*** Opening of PASSAGE TO READ ***

Abstract

Insulin-like growth factor I (IGF-I) is mitogenic for several types of neuronal progenitors including cerebellar granule neuron progenitors. The present study confirms that IGF-I can function as a mitogen in purified cultures of cerebellar granule cells and identifies intracellular signal transduction molecules that mediate this mitogenesis. In cultured granule cells, IGF-I inhibits GSK-3 activity and leads to phosphorylation of serine 9 an inhibitory site on GSK-3β. Phosphoinositide 3-kinase (PI3-K) activation by IGF-I can lead to phosphorylation and inactivation of GSK-3. A PI3-K inhibitor, LY294002, completely inhibited IGF-I-induced proliferation with half-maximal inhibition occurring at a concentration (1.5 μm) close to its reported IC 50 value for inhibition of PI3-K. Lithium chloride (LiCl), a direct inhibitor of GSK-3β, can alone stimulate granule cell proliferation and enhance proliferation induced by IGF-I. LiCl can reverse the inhibitory effect of LY294002 on granule cell proliferation suggesting that GSK-3 inhibition may be downstream of PI3-K activation in IGF-I's mitogenic pathway. Experiments further show that the expression of a dominant active form of GSK-3β antagonizes IGF-I-induced mitogenesis. These studies support a role for inhibition of GSK-3β activity in the signal transduction pathway by which IGF-I regulates granule neuron progenitor proliferation.

*** Close of PASSAGE TO READ ***
*** Opening of SUPPLIED ENTRIES ***

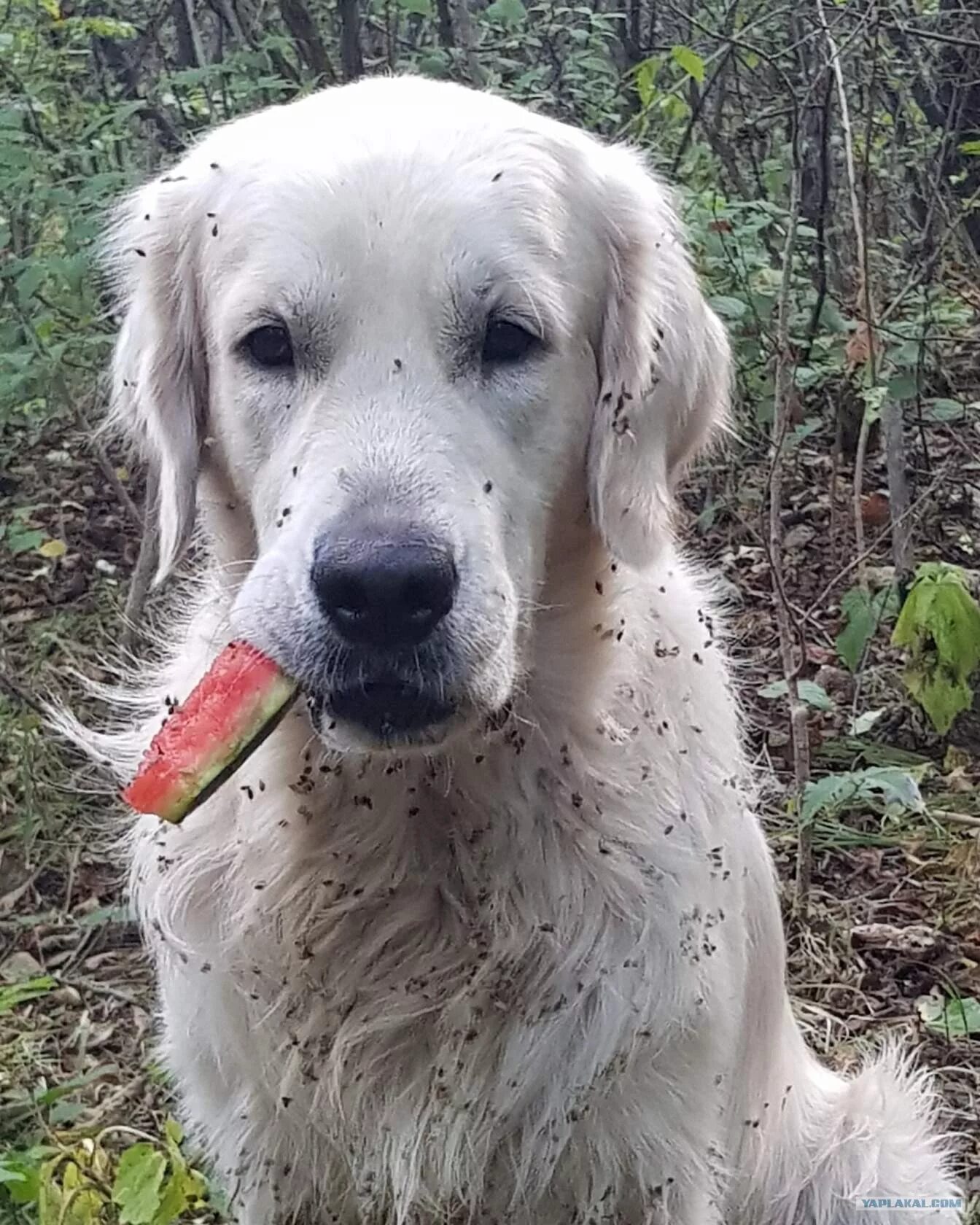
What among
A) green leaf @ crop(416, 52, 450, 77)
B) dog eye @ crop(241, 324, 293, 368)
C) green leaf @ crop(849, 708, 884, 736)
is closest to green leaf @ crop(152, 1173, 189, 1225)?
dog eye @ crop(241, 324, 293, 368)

*** Close of SUPPLIED ENTRIES ***
*** Opening of SUPPLIED ENTRIES ***

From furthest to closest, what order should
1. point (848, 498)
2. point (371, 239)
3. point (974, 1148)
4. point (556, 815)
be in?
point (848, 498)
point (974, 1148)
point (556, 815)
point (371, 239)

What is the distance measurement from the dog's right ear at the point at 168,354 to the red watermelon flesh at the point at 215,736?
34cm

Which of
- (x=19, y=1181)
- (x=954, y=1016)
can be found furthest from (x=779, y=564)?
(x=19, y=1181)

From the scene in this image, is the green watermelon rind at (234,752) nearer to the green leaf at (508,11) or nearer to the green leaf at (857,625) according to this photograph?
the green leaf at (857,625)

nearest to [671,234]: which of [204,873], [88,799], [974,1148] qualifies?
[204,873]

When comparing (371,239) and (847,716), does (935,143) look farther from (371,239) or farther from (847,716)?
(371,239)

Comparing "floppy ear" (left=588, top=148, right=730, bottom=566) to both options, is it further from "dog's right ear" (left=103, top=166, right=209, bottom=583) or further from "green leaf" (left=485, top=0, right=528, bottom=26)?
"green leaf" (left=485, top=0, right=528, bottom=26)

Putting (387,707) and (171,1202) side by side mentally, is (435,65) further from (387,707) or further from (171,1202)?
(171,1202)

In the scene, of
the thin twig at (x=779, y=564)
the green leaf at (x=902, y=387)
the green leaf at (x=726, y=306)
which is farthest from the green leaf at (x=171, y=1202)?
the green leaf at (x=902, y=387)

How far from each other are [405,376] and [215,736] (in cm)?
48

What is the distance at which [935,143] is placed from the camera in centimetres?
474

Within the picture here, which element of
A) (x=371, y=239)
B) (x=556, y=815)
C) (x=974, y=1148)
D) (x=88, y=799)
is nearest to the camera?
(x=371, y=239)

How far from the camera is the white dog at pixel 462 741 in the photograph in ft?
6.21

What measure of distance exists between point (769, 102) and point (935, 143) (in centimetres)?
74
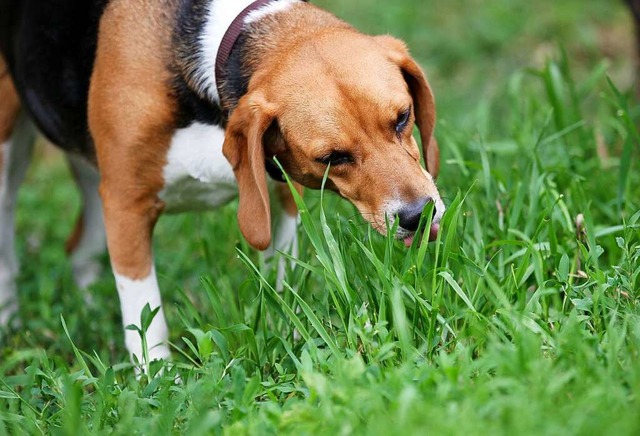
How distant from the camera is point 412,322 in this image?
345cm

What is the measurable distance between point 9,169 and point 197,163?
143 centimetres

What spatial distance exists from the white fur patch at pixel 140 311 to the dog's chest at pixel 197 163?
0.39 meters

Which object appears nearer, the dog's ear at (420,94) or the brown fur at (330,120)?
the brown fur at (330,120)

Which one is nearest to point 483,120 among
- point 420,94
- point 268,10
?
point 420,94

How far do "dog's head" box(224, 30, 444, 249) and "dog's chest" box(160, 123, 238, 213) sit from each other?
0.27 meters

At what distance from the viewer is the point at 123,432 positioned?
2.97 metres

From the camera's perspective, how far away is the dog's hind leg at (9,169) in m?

*** Close of SUPPLIED ENTRIES ***

TASK OBJECTIVE: List every abbreviation that the abstract above introduces in parentheses after its full name, and give each with the full name.

RESPONSE TO THE TASK:
- IGF-I: Insulin-like growth factor I
- PI3-K: Phosphoinositide 3-kinase
- LiCl: Lithium chloride